» **DOCUMENT EXTRACT**:
Founders of Restore the Shore t-Shirt campaign overwhelmed by response

In a small white house on a Collingswood sidestreet, an impressive fundraising effort is underway for the American Red Cross in the wake of Hurricane Sandy.

Collingswood residents Jen Hilgenberg and Mindy Leher have only been selling t-shirts through their online store, Red Dog Glass, for six or seven months, said Hilgenberg, but when they saw the devastation at the Jersey Shore, “We wanted to help. We had tons of friends who were affected.”

Leher, a graphic designer, created a “Restore the Shore” logo complete with the iconic “Jersey Strong” motto to sell through their store with all profits going to the American Red Cross.They thought they would sell a couple hundred shirts but when they shared the t-shirt via their Facebook page, it “blew up,” Hilgenberg said.

Many of the customers have been individuals, but a number of groups are also helping the fundraising effort. The coach and girls soccer team at Chestnut Hill College wanted to do something to get involved as well, said Hilgenberg.

One of the players is from the Jersey shore and she contacted Red Dog Glass about helping to raise money through their shirt fundraiser. The Chestnut Hill team thought about buying the shirts and then selling them, but they were worried about who would front the money and how to keep inventory, said Hilgenberg. Instead, the team has been hosting tables, handing out fliers and sharing the word through email and social media.

Red Dog Glass will ship the orders in bulk to their partners at Chestnut Hill College so they can be distributed. That will also save on shipping costs, meaning more money will go to the American Red Cross.

» **PROBLEMS TO WORK ON**:
1. Answer these questions using the article about the Restore the Shore t-shirt campaign.
(a) For how long have Hilgenberg and Leher been selling t-shirts through Red Dog Glass?
(b) Who created the "Restore the Shore" logo, and what is that person's job?
(c) Why did the Chestnut Hill College team decide against buying the shirts and reselling them?
2. Summarize the article about the Restore the Shore t-shirt campaign in two sentences.
3. Resume the article about the Restore the Shore t-shirt campaign from where it stops.

» **DATA EXCERPTS**:
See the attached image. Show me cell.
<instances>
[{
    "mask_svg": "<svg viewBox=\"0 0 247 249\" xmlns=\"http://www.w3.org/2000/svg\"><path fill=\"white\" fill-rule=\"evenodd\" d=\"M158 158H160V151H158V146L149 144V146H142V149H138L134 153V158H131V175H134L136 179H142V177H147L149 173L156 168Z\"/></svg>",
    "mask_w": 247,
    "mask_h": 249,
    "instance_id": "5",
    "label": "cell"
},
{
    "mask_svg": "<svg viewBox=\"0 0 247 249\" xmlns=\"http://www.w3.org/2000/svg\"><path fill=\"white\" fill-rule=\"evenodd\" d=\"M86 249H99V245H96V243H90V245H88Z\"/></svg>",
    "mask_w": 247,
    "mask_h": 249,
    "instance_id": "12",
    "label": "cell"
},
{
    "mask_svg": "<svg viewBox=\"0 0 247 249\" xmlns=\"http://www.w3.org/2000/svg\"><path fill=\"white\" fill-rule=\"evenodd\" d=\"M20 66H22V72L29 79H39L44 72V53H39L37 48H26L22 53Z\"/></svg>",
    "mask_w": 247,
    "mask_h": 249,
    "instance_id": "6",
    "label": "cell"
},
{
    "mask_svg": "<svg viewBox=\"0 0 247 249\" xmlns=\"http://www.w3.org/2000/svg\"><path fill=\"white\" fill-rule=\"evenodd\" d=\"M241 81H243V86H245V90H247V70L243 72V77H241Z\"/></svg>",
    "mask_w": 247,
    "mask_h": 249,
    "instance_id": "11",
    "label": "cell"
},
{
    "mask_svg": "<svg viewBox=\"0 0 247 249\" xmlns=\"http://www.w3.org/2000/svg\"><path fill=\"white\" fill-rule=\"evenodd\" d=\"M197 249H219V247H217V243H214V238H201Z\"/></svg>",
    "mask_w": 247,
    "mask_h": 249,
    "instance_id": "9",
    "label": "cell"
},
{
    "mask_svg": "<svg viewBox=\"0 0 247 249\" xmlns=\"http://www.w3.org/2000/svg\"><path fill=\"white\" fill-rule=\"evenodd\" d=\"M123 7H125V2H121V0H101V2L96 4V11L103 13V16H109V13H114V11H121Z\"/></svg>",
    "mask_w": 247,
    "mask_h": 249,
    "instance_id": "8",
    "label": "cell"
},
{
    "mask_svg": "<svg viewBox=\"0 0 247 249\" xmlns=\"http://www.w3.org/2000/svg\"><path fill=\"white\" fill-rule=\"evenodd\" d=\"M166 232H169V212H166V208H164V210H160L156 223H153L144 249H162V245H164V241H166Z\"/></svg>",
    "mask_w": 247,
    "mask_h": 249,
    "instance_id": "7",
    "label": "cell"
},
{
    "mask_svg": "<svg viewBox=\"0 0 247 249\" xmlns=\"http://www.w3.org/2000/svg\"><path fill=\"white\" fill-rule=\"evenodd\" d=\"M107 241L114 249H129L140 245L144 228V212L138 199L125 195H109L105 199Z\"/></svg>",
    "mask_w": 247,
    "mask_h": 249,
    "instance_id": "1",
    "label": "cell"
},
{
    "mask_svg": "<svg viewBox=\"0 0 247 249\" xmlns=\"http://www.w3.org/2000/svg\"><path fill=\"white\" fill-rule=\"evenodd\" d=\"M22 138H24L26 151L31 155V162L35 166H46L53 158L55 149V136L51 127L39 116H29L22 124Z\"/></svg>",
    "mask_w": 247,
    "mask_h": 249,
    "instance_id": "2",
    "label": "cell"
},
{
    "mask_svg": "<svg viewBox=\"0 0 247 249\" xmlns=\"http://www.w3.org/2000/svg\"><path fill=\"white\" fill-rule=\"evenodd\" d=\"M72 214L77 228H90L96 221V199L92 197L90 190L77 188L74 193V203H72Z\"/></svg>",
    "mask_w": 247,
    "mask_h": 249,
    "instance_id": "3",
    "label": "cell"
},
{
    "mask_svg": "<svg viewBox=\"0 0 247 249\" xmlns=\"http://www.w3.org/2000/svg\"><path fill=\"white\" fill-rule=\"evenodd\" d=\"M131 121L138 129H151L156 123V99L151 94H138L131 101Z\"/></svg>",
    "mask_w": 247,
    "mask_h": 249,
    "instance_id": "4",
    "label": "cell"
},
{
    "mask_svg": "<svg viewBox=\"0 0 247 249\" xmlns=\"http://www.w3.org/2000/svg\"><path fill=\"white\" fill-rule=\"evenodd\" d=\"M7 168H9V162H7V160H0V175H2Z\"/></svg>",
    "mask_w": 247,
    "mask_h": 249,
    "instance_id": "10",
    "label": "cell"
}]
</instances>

» **EXPECTED RESULTS**:
1.
(a) Six or seven months.
(b) Mindy Leher created it; she is a graphic designer.
(c) They were worried about who would front the money and how to keep inventory.

2. After Hurricane Sandy, Collingswood residents Jen Hilgenberg and Mindy Leher began selling a "Restore the Shore" t-shirt through their online store, Red Dog Glass, with all profits going to the American Red Cross, and sales took off once they shared it on Facebook. The girls soccer team at Chestnut Hill College is promoting the fundraiser with tables, fliers, email and social media, and Red Dog Glass will ship orders to the college in bulk to save on shipping costs.

3.
Hilgenberg and Leher are able to track how much is raised by Chestnut Hill students through their website. So far, they have sold over 100 shirts and raised well over $1,000, said Hilgenberg.The Baldwin School in Bryn Mawr is also raising money the same way. If each student sells two shirts, they will be rewarded with a dress down day.

Leher said this is the biggest thing they have done. Normal orders are a few hundred shirts, so it has been a little “overwhelming to field all this.” To meet the increased volume, over 20 people have volunteered to help pack and ship the orders.

They are also currently talking with a local store owner about possibly using a vacant site to distribute some of the shirts.

To date, Leher and Hilgenberg have sold approximately 1,250 shirts and raised $19,640 for the American Red Cross.

Both agreed the response has been humbling. People from all over – as far as Texas and the Virgin Islands – have sent little notes of encouragement along with their orders. They have also received a few other bulk orders.

Hilgenberg thinks part of the success is because “people can donate but they get something back,” and then they can “show their pride and support by wearing the t-shirt.”